_SET PROBLEM_
Count the lines in the rows below that contain the string "great", with uppercase and lowercase treated as different. Reply with the number only.

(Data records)

__________________________________________________

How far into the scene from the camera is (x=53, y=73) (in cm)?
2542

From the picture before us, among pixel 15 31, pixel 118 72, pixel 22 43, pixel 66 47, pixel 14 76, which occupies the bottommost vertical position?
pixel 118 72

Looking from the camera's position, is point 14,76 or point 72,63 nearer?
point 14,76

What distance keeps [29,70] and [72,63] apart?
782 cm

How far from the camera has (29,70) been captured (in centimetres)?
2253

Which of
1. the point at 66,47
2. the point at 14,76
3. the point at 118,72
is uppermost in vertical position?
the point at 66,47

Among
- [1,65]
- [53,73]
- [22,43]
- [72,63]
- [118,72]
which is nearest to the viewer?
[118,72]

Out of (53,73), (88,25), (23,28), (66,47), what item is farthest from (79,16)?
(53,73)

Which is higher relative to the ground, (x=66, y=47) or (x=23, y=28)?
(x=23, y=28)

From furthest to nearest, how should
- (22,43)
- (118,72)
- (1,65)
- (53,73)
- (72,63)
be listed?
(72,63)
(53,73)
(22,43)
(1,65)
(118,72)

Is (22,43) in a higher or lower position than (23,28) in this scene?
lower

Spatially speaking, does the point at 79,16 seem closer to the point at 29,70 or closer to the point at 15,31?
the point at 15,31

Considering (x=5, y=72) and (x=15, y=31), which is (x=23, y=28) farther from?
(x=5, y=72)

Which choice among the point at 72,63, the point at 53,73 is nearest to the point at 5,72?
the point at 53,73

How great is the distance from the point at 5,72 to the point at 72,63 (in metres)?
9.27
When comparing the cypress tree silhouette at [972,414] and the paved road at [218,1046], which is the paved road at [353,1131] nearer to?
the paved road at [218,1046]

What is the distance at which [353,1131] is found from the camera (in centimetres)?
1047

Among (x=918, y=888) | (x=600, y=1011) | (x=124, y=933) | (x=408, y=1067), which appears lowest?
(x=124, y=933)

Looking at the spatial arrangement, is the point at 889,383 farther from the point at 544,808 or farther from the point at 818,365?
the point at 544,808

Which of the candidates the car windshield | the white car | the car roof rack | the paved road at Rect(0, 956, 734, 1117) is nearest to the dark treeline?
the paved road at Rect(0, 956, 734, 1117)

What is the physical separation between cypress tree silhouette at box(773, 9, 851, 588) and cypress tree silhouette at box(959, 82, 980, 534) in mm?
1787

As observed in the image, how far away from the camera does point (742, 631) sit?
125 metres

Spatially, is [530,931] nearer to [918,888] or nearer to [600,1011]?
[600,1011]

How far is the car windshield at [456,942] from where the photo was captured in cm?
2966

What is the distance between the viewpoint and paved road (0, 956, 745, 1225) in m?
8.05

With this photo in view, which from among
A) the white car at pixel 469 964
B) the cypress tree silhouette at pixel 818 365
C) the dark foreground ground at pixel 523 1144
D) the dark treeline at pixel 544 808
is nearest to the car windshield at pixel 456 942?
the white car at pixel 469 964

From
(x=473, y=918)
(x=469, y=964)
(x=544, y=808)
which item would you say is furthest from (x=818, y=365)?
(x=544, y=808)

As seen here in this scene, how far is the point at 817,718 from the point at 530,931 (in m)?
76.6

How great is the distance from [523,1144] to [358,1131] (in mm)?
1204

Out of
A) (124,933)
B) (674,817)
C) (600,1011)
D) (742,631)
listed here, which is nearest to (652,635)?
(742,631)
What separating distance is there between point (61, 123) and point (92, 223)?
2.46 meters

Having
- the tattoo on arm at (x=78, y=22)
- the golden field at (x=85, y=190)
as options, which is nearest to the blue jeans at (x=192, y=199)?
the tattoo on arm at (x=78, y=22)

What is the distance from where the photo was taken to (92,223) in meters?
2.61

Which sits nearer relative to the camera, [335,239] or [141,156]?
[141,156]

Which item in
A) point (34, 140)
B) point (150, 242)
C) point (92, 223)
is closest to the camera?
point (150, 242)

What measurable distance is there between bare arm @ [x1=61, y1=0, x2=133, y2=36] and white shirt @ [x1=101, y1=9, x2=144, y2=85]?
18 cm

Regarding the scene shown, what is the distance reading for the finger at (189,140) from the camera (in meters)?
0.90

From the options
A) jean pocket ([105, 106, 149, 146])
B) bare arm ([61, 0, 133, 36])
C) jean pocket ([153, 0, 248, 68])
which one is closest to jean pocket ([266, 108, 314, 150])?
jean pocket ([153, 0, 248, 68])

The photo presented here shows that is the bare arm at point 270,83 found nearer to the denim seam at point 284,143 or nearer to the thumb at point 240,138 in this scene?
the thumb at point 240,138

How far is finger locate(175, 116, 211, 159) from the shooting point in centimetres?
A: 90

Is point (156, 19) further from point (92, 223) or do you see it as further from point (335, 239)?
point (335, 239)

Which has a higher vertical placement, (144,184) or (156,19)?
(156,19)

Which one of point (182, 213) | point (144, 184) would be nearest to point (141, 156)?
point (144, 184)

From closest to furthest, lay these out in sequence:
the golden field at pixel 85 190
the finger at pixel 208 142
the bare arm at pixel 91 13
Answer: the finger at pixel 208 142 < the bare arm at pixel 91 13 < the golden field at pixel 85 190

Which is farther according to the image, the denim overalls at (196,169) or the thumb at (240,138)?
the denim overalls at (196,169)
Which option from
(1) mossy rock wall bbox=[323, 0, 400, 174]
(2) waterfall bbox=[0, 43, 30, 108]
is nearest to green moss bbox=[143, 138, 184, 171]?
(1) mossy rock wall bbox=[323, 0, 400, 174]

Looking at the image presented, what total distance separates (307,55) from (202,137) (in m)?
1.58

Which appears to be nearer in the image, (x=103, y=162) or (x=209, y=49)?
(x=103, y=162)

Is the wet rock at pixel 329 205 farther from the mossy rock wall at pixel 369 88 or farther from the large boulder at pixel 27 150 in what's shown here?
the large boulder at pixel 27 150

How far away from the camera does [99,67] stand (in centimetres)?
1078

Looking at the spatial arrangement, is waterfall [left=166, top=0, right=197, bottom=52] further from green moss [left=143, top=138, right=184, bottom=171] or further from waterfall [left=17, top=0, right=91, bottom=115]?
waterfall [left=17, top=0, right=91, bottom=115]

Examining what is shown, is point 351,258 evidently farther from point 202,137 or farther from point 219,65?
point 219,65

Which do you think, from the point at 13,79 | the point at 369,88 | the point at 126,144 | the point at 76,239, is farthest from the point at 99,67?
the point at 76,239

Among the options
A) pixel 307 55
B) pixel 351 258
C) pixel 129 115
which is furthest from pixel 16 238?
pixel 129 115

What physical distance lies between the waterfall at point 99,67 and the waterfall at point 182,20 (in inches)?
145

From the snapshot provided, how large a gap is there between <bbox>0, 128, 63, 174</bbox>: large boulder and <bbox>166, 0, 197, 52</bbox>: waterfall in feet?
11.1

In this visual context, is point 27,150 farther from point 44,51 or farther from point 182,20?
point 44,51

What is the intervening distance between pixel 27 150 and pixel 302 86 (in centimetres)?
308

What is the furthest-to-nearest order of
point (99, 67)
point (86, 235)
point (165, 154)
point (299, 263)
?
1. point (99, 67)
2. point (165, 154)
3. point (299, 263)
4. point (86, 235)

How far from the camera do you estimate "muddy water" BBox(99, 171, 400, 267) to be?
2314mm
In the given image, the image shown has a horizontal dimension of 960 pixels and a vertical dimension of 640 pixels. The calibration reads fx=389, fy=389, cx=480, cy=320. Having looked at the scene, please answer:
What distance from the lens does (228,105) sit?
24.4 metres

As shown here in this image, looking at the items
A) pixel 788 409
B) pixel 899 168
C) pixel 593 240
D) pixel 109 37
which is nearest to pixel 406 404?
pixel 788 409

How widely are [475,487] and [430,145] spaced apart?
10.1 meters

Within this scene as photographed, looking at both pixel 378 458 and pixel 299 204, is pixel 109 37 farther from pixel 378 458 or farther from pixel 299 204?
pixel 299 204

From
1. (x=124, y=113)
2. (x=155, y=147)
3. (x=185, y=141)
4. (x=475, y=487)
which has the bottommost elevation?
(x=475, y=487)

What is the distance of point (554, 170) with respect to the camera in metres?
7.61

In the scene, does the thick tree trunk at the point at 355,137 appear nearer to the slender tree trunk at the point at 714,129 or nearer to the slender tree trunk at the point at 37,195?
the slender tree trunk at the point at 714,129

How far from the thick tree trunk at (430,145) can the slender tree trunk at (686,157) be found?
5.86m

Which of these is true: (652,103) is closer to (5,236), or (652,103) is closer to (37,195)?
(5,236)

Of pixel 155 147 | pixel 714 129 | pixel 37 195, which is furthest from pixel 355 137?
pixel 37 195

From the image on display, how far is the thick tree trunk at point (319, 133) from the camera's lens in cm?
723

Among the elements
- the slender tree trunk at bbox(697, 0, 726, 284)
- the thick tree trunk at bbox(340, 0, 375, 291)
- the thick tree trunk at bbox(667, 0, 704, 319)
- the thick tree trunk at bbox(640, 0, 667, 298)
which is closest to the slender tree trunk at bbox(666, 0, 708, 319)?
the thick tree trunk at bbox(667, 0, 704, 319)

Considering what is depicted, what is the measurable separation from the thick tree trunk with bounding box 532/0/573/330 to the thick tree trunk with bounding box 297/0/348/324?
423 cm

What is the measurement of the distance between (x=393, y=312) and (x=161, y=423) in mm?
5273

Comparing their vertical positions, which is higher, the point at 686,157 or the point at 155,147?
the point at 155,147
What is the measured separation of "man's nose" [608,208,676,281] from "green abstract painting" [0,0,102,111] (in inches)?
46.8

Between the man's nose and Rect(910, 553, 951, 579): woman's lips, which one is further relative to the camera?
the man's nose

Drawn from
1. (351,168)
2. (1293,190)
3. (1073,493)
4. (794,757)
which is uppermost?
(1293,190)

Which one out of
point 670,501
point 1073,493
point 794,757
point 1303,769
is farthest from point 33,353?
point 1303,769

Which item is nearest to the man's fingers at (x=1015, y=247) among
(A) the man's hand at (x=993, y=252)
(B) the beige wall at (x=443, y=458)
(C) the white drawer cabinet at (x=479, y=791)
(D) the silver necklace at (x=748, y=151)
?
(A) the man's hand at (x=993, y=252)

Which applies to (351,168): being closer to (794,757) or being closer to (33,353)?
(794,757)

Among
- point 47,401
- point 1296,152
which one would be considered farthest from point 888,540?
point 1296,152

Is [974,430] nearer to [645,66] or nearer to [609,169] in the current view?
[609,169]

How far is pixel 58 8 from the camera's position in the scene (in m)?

__________________________________________________

_PROBLEM SOLUTION_
2